● Problem requirements:
Starting at the line that contains "common name: wild boar", return every line through the end of the entries below, exactly and with nothing else.

BEGIN

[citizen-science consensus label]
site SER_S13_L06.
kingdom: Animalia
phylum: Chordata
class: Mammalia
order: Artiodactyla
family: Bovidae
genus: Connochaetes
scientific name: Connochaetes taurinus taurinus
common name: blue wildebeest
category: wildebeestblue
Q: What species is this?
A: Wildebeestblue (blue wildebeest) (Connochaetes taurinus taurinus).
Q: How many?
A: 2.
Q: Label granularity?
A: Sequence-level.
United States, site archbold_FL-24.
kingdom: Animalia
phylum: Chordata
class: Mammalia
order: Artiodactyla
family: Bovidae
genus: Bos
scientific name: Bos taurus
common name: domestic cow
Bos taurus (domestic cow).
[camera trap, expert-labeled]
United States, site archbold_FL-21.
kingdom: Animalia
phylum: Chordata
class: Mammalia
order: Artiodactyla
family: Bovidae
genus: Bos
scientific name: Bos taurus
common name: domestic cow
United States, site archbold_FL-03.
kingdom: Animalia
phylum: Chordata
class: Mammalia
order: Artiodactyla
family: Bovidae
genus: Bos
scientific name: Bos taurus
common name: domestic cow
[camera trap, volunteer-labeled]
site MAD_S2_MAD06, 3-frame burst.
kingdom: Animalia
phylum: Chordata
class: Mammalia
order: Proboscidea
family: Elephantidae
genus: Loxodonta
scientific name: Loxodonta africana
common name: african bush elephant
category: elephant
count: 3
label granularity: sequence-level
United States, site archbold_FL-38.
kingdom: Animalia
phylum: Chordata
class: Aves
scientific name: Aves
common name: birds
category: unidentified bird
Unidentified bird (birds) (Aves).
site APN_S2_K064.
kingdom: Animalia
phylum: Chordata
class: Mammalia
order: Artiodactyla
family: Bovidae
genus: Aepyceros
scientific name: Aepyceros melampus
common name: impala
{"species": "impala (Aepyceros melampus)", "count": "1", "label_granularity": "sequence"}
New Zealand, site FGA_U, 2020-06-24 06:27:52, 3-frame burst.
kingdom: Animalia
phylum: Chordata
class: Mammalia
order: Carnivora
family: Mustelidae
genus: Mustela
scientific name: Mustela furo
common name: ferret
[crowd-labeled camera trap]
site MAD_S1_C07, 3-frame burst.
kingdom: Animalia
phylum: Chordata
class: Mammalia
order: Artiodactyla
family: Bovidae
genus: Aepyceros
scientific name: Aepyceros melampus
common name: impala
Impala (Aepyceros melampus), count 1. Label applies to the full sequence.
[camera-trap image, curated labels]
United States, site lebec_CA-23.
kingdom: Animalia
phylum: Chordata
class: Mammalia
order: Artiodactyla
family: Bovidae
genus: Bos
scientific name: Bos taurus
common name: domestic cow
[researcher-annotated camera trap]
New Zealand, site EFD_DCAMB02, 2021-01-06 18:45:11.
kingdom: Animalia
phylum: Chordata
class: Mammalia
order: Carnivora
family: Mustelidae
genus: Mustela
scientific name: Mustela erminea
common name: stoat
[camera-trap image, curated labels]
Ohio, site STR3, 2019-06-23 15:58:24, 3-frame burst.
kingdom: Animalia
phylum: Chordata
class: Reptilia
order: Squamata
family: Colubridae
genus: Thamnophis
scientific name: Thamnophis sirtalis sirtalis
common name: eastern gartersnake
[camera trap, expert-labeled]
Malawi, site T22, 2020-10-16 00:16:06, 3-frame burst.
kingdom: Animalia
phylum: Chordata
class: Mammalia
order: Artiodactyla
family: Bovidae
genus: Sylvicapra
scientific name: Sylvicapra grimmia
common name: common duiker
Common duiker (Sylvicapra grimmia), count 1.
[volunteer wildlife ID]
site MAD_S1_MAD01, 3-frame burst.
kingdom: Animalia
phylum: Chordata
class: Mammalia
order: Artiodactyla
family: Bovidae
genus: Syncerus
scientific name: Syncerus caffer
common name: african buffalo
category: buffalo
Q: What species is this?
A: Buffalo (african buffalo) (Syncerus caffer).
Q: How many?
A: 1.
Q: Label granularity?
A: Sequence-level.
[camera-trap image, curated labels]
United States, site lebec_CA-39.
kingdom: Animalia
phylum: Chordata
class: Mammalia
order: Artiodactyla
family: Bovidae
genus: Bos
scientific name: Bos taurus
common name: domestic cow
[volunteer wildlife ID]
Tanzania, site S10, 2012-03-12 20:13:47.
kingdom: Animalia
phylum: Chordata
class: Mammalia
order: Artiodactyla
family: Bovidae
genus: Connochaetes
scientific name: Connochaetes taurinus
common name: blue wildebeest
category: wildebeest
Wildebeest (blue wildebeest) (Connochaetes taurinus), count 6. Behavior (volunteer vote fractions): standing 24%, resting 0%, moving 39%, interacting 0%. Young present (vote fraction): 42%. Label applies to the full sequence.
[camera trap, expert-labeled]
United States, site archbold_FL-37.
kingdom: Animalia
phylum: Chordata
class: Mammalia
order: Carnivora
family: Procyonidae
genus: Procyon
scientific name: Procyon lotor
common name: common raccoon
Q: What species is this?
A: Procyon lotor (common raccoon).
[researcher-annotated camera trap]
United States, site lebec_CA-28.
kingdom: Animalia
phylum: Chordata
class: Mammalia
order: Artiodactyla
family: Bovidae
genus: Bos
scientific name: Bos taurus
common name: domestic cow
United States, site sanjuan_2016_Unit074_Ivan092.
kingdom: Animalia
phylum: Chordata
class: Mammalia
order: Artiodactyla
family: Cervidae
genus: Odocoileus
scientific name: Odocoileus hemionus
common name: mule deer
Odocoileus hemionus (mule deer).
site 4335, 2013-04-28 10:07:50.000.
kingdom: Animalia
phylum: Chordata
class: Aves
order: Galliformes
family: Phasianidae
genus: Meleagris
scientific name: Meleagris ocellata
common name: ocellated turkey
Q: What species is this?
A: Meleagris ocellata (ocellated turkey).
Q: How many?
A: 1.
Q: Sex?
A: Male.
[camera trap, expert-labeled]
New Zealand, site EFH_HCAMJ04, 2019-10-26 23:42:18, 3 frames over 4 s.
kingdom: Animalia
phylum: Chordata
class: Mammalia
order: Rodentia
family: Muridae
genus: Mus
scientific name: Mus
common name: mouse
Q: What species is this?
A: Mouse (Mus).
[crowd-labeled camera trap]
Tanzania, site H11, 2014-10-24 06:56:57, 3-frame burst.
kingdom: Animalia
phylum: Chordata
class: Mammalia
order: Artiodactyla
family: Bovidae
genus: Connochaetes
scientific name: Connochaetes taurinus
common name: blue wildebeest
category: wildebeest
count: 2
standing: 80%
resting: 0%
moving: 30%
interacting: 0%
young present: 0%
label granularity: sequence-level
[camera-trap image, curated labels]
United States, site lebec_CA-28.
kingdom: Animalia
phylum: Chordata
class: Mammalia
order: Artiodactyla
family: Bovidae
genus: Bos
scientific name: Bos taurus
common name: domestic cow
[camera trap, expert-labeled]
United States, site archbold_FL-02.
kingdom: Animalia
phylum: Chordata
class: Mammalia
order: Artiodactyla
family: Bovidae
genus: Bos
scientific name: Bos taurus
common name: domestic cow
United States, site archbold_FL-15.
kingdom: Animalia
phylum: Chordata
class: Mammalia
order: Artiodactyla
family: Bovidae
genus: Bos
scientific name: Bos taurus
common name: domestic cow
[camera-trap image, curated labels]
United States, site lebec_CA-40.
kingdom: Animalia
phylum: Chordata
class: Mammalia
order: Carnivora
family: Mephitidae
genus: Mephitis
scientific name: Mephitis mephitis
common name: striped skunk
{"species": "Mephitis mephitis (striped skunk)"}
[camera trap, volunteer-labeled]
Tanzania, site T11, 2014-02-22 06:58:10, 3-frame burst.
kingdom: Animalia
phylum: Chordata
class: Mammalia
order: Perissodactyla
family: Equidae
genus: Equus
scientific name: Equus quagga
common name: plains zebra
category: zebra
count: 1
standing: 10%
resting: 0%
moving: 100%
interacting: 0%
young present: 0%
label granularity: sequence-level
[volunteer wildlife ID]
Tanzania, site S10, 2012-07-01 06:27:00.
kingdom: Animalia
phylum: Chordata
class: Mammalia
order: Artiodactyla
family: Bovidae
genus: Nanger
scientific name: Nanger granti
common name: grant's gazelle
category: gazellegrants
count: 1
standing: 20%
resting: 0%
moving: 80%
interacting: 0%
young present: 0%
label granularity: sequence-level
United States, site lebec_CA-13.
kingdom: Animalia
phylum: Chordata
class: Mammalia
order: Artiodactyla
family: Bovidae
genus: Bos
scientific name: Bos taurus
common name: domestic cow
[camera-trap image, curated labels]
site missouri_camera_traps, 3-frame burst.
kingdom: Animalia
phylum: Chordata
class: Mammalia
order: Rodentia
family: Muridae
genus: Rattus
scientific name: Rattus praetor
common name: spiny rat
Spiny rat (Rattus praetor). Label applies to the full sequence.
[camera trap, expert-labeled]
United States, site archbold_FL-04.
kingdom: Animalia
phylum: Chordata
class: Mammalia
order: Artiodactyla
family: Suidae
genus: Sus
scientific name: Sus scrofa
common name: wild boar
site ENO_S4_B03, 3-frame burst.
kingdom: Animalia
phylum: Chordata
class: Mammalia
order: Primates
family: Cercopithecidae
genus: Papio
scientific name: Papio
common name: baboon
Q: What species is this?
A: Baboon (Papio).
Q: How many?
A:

END

● Output of the task:
common name: wild boar
site ENO_S4_B03, 3-frame burst.
kingdom: Animalia
phylum: Chordata
class: Mammalia
order: Primates
family: Cercopithecidae
genus: Papio
scientific name: Papio
common name: baboon
Q: What species is this?
A: Baboon (Papio).
Q: How many?
A:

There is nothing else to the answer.